**MATERIAL SHOWN:**
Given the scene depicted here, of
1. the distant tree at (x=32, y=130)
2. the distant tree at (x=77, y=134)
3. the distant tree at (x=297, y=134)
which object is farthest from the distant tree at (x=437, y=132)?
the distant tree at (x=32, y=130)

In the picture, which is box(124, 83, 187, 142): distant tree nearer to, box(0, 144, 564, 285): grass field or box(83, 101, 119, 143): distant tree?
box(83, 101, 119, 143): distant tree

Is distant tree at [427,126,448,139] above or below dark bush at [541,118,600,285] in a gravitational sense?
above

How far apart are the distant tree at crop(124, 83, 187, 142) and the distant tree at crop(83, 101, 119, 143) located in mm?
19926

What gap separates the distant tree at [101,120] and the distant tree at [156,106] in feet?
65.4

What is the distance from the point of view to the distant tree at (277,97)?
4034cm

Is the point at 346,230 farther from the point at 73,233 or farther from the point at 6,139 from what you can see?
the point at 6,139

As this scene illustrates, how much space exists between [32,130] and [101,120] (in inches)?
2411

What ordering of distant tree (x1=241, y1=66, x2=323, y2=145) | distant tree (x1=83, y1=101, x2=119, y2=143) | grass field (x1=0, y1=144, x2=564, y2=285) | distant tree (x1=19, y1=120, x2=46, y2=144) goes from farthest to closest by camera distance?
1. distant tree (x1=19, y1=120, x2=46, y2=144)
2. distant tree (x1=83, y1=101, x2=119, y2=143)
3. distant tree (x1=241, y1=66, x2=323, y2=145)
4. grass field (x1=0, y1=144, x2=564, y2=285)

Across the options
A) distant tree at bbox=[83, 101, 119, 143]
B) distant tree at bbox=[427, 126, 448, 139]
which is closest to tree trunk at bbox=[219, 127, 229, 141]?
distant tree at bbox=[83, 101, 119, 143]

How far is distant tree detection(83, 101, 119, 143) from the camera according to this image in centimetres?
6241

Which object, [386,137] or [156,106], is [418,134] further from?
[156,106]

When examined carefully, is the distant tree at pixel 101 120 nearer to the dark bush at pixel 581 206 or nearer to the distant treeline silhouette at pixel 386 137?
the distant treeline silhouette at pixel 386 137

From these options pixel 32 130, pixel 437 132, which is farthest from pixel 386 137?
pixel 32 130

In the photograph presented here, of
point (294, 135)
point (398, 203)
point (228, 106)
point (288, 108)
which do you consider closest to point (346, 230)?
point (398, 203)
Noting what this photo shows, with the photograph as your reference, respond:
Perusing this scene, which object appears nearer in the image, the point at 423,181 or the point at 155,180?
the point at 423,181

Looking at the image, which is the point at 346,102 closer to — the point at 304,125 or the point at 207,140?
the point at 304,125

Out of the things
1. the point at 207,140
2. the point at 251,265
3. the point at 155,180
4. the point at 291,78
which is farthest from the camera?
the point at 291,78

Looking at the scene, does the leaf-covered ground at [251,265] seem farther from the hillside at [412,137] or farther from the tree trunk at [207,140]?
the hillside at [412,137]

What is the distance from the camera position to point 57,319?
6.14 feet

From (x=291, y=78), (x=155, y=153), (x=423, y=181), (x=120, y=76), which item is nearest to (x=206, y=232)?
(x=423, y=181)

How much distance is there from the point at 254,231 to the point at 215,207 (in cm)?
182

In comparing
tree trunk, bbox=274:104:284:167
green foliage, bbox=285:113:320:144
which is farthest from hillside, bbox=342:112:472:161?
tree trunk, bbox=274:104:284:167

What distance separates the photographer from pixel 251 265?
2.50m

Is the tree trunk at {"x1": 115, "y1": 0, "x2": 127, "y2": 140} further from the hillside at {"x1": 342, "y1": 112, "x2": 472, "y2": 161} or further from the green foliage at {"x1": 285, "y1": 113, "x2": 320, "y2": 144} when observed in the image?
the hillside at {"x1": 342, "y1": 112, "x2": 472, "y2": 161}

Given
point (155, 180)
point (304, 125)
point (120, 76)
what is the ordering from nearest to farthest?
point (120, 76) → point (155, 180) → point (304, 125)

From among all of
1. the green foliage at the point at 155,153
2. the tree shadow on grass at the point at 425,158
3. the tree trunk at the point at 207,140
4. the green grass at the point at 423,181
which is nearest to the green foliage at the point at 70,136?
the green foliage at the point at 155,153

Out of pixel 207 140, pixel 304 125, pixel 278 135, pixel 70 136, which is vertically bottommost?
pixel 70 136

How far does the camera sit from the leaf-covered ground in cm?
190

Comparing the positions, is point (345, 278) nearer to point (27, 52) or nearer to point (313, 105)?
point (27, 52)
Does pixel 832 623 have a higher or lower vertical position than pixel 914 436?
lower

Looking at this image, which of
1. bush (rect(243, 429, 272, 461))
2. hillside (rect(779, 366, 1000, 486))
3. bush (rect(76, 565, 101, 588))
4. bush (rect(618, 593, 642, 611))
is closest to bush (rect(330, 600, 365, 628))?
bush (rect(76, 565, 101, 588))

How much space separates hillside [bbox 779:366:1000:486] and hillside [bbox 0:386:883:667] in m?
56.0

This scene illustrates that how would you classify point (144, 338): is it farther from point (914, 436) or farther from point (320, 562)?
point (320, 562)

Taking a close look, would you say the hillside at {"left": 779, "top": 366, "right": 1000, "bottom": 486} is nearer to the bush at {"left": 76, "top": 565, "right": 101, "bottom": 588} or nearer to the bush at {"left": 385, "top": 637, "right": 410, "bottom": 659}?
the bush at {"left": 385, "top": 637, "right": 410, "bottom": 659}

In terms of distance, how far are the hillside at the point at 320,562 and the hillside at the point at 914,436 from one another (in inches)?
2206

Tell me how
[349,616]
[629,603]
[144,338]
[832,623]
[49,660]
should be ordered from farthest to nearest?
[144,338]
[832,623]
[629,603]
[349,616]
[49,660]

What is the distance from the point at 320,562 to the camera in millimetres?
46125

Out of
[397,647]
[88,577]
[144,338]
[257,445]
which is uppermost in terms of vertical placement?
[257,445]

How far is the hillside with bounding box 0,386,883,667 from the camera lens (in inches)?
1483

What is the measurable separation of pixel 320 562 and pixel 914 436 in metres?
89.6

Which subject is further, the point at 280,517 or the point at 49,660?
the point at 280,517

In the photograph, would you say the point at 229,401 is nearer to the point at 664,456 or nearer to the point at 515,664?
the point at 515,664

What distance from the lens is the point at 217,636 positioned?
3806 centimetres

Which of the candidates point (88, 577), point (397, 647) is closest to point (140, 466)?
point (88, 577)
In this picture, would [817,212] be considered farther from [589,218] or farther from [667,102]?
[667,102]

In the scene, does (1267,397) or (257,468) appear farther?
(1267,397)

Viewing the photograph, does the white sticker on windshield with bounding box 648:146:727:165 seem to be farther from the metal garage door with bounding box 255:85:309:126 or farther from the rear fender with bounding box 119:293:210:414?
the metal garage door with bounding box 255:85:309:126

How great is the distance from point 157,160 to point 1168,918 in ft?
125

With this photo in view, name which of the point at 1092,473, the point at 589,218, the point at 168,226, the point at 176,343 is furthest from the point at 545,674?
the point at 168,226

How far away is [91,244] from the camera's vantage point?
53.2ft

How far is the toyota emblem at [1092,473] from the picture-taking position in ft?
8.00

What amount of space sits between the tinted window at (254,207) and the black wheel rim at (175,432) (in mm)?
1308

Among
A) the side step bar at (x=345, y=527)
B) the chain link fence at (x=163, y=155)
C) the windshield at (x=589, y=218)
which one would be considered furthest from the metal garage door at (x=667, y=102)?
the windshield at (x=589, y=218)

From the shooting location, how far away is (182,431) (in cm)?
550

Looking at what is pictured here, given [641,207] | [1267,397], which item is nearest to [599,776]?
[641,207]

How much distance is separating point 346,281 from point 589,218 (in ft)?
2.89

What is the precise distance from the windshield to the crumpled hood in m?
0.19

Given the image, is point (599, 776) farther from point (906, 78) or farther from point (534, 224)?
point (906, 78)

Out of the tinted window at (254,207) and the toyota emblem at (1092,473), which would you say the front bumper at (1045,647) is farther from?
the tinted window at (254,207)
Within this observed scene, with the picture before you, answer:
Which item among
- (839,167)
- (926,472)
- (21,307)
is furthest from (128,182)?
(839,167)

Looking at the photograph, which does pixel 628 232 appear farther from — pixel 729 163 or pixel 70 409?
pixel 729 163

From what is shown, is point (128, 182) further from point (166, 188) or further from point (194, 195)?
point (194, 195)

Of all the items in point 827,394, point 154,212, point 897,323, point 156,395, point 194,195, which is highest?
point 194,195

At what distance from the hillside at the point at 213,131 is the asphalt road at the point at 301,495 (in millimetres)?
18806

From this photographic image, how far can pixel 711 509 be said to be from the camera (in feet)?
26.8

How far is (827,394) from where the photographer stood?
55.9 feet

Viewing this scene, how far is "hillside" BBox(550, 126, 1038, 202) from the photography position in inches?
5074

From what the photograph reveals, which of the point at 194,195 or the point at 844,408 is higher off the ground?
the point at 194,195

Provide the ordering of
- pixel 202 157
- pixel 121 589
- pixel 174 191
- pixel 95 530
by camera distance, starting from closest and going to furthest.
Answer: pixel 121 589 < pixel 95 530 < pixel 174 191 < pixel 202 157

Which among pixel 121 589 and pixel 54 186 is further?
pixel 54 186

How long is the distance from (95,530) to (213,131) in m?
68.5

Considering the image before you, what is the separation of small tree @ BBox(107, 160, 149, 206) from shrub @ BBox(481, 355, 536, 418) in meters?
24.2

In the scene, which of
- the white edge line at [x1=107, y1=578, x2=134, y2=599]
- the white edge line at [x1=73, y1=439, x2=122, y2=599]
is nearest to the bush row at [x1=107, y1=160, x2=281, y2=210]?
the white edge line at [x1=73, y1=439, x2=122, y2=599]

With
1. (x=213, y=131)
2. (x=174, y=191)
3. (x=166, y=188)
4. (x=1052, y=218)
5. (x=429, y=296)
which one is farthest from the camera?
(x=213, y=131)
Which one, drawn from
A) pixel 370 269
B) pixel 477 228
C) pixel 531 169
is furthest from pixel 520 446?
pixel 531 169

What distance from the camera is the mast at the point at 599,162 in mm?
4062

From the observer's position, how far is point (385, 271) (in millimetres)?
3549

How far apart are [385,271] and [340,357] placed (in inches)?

**DIRECTIVE:**
Copy out the stretch of entries from the line containing "Is the point at 346,230" through the line containing "4. grass field (x1=0, y1=144, x2=564, y2=285)", both lines included, matching them character for character.

**TASK RESPONSE:**
Is the point at 346,230 farther from the point at 73,233 or farther from the point at 6,139 from what you can see?
the point at 6,139

As this scene illustrates, how much space exists between [32,130] and [101,120] (in inches)?
2411

What ordering of distant tree (x1=241, y1=66, x2=323, y2=145) | distant tree (x1=83, y1=101, x2=119, y2=143) | grass field (x1=0, y1=144, x2=564, y2=285) | distant tree (x1=19, y1=120, x2=46, y2=144) goes from farthest to closest by camera distance?
1. distant tree (x1=19, y1=120, x2=46, y2=144)
2. distant tree (x1=83, y1=101, x2=119, y2=143)
3. distant tree (x1=241, y1=66, x2=323, y2=145)
4. grass field (x1=0, y1=144, x2=564, y2=285)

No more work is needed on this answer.